The evidence that babies born in the summer months, and who start their school careers up to nine months earlier than their peers, lag behind academically is now uncontroversial. Differences in achievement between older and younger pupils in the same school year, though peaking in the earliest years, persist through to the teens. Relative to children born in September, children born in August are reportedly two percentage points less likely to go to university at the age of 18 or 19.
Under pressure from the parents of summer babies, who worry whether their child is ready to start school just weeks after their fourth birthday, the Government now proposes allowing parents of children born between April and August to delay entrance through the school gates by a whole year if desired. Ministers want to give all children the chance to succeed by removing the structural barriers to success at school. What could be fairer?
Yet this idea appears to be based on research findings considered in isolation.
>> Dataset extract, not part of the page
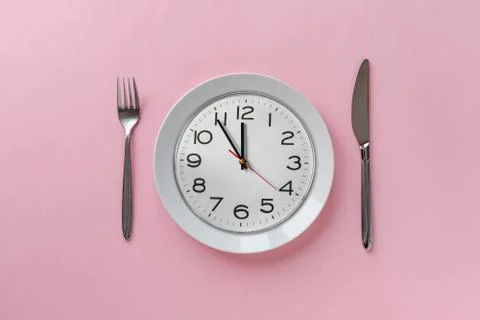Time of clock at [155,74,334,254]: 11:54
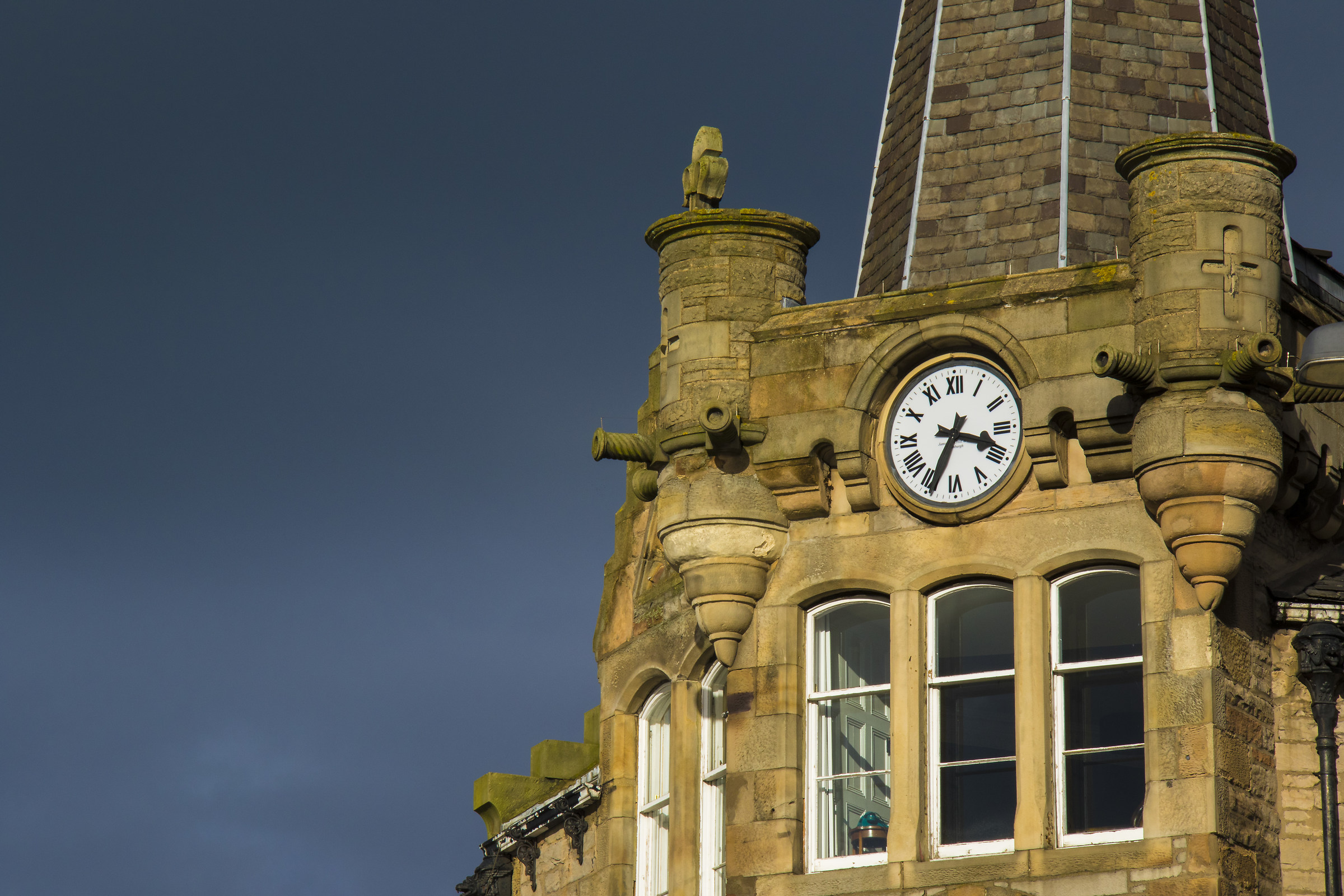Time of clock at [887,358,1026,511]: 3:34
Put into practice, it requires schools and their teachers meaningfully to plan lessons for a classroom of new pupils aged anywhere between four years, two weeks and five years, six months; any gap in abilities will be exaggerated, not ameliorated.
Schooling is designed not only to educate but to socialise. The ministers behind this latest initiative appear to have forgotten that children from poorer households on average arrive in school already trailing their wealthier classmates. If those children were kept out of school for an extra year, how much harder it might become to address those inequalities. And as children grow older, the class outliers by age will feel increasingly out of step among their contemporaries (consider simply the biological changes that mark development between the ages of 12 and 14).
Schools were not built as factories to produce university graduates, nor should they be redesigned to meet that function. Even from the first hours inside the gates, schools do more than teach the three Rs, but, once again, that fact risks being ignored in the race to manage statistics.